According to the lawsuit filed today, “New York’s vaccine policies cannot survive this rigorous standard” — especially given that 45 other states “successfully manage communicable disease while offering religious or personal belief exemptions.”

Gibson said the Supreme Court’s decision last week to vacate the lower court’s dismissal of the Miller v. McDonald “provided the final, critical piece of the puzzle. By explicitly linking the Miller v. McDonald case to the Mahmoud v. Taylor case, the Supreme Court signaled that these broad parental protections apply to vaccine cases, too.”

Gibson said:

“We truly believe we now have what we need to overturn this tyrannical system. The courts have confirmed that the state can no longer condition access to vital benefits like education on the waiver of fundamental rights. We are fighting to ensure that this victory translates into the full restoration of religious and medical freedom for every family in New York.”

CHD CEO Mary Holland said parents in New York and other states without religious exemptions, “have waited way too long to be able to exercise their First Amendment right to free exercise of religion.”

She added:

“All religions talk about the sacred nature of the human body. It is for each individual in accordance with his or her conscience and religion to decide how to treat that sacred body. Children are the responsibility of their parents and must be guided in accordance with their parents’ conscience and religion.

“I am grateful that the Supreme Court seems to have turned a corner on this fundamental issue.”

Plaintiffs’ stories are ‘harrowing and inspiring’

The complaint against New York’s health commissioner details the stories of families whose lives have been upended by the state’s school vaccine mandates.

“These parents face a renewed unconstitutional choice every single morning: either violate their sincere religious beliefs to end the nightmare or remain faithful and continue to witness their children denied the fundamental public benefit of an education,” the complaint states.

Other parents said they moved out of New York entirely, or are driving their children across state lines every day to attend schools in New Jersey and Pennsylvania, where religious exemptions remain available.

The lawsuit alleges the excluded children face the prospect of long-term psychological and educational injury and the compounded trauma of religious discrimination and social stigma.

Christina Martinez, another attorney representing the plaintiffs, was also a victim of this policy. She told The Defender:

“Six years ago, my family — like more than 26,000 others — was erased from New York’s education system because of our religious beliefs. Overnight, we became religious refugees in our own state, forced to choose between our faith and our children’s future.

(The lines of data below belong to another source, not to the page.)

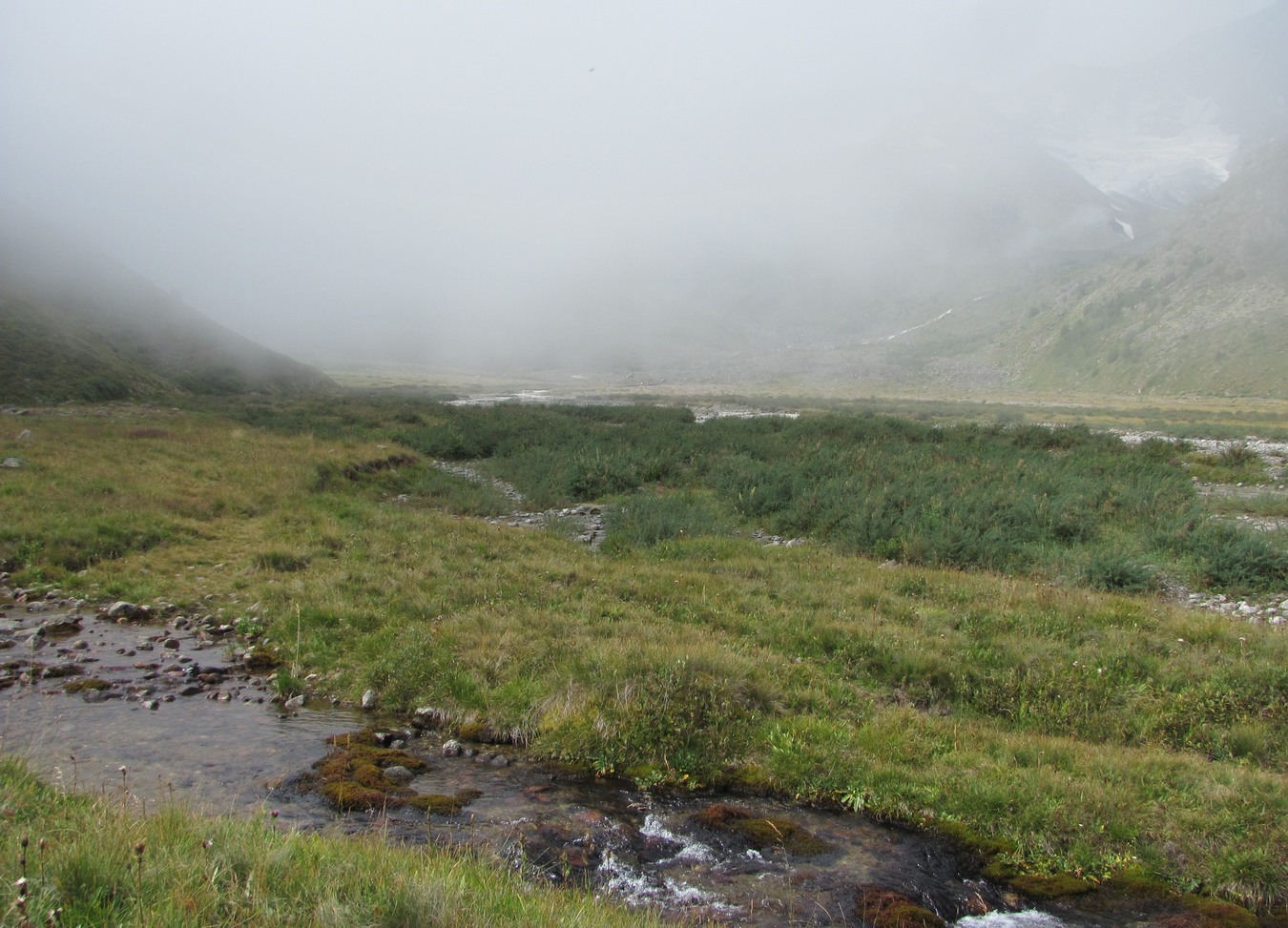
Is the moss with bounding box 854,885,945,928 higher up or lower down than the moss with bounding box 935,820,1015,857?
higher up

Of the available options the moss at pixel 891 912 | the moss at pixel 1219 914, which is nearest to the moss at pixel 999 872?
the moss at pixel 891 912

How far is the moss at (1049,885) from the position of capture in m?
6.20

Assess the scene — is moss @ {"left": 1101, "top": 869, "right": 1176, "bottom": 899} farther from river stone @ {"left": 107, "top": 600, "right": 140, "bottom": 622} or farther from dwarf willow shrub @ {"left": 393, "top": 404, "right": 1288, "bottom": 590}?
river stone @ {"left": 107, "top": 600, "right": 140, "bottom": 622}

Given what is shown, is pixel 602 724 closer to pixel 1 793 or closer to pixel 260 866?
pixel 260 866

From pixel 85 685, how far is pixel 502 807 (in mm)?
6015

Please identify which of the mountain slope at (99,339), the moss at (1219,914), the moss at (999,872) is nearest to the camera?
the moss at (1219,914)

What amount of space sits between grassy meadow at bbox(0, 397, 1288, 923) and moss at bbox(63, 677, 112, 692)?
2.12 m

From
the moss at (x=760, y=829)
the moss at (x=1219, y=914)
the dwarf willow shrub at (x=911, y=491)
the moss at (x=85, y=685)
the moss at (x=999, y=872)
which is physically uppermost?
the dwarf willow shrub at (x=911, y=491)

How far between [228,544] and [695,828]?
1362 cm

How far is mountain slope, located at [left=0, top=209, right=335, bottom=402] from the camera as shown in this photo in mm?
45438

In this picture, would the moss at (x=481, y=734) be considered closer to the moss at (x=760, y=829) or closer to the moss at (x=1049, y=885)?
the moss at (x=760, y=829)

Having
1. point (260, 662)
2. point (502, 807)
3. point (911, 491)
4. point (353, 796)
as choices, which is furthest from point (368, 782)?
point (911, 491)

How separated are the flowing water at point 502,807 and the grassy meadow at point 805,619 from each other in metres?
0.54

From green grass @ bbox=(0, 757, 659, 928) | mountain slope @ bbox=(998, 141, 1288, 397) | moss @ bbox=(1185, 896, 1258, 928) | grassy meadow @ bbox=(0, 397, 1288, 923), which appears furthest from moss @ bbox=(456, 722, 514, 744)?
mountain slope @ bbox=(998, 141, 1288, 397)
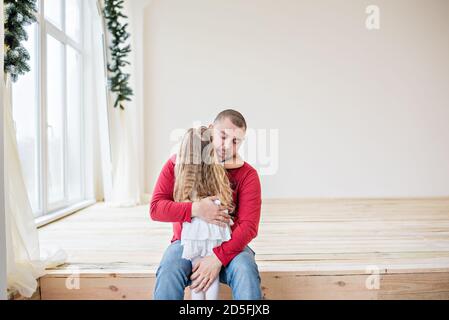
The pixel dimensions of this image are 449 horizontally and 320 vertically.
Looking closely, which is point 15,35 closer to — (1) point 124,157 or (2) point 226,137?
(2) point 226,137

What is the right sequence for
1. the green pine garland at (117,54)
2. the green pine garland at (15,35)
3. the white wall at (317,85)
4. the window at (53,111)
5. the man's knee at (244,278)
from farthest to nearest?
1. the white wall at (317,85)
2. the green pine garland at (117,54)
3. the window at (53,111)
4. the green pine garland at (15,35)
5. the man's knee at (244,278)


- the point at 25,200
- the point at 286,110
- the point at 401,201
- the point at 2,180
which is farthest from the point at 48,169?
the point at 401,201

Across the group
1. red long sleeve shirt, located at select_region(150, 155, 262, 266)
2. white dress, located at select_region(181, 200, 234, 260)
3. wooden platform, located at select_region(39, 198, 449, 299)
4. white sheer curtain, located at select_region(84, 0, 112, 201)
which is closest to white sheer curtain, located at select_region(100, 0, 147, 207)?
white sheer curtain, located at select_region(84, 0, 112, 201)

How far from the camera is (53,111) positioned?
270 centimetres

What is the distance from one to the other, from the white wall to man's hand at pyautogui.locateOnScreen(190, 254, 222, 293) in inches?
102

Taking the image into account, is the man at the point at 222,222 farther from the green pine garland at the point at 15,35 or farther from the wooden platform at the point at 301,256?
the green pine garland at the point at 15,35

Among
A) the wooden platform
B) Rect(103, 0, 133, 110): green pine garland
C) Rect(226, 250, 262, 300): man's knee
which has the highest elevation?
Rect(103, 0, 133, 110): green pine garland

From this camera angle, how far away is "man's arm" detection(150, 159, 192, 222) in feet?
3.63

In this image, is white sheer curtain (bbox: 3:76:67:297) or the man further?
white sheer curtain (bbox: 3:76:67:297)

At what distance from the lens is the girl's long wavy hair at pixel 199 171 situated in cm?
114

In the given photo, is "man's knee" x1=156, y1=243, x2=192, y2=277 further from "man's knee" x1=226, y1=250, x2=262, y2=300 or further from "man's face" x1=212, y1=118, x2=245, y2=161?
"man's face" x1=212, y1=118, x2=245, y2=161

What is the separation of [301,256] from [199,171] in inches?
27.1

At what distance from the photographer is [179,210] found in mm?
1104

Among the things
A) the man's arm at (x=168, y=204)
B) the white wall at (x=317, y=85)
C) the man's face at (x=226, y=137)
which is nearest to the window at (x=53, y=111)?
the white wall at (x=317, y=85)
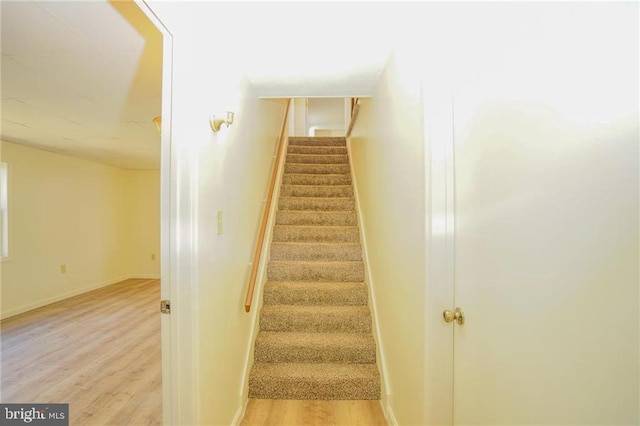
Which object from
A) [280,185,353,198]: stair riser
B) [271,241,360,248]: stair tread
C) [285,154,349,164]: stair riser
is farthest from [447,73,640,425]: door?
[285,154,349,164]: stair riser

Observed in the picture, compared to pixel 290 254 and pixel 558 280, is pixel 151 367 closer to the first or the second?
pixel 290 254

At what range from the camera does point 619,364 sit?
530mm

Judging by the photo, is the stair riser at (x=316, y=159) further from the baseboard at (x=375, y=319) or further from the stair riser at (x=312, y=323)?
the stair riser at (x=312, y=323)

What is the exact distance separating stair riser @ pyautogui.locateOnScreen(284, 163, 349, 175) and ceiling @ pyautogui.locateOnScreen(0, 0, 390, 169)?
171 centimetres

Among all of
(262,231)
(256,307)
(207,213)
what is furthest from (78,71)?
(256,307)

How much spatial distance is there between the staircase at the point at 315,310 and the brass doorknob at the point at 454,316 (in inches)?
44.1

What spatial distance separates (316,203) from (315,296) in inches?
51.3

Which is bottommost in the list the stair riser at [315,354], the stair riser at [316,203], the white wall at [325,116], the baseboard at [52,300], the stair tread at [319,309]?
the baseboard at [52,300]

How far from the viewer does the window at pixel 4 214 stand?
3.47 meters

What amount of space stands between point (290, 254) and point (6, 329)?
3.45 metres

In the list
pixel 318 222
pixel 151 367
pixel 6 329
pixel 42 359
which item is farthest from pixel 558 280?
pixel 6 329

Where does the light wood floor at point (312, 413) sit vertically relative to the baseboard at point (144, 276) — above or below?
below

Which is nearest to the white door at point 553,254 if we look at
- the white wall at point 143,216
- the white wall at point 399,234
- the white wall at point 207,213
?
the white wall at point 399,234

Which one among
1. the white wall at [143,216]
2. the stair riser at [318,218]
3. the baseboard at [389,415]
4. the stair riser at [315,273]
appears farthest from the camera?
the white wall at [143,216]
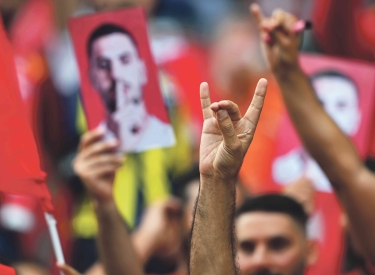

“What was done to our children in 2019 was not a policy disagreement. It was a constitutional injury. For six years, families have lived with the consequences of that injustice.”

Martinez said that the Dec. 8 ruling by the Supreme Court made it clear that parental rights are not negotiable and that the state “cannot condition access to education on the surrender of fundamental freedoms. The law has finally caught up to the lived reality of thousands of families.”

“This is the moment to undo that harm and restore what never should have been taken,” she said.

The lawsuit calls on the court to grant emergency relief, alleging that if it fails to do so, these and countless children “face imminent exclusion and irreparable harm.”

CHD General Counsel Kim Mack Rosenberg said today’s lawsuit could be “another important step in the long fight to restore religious freedom to families in New York State.”

She added:

“The stories of what families have suffered in remaining true to their faith are both harrowing and inspiring. CHD is proud to stand with the other plaintiffs as this fight continues.

“The Supreme Court has signaled in Mahmoud v. Taylor and Miller v. McDonald that religious freedom is a fundamental right. This right must apply to allow people to choose what is injected in their bodies or those of their children.”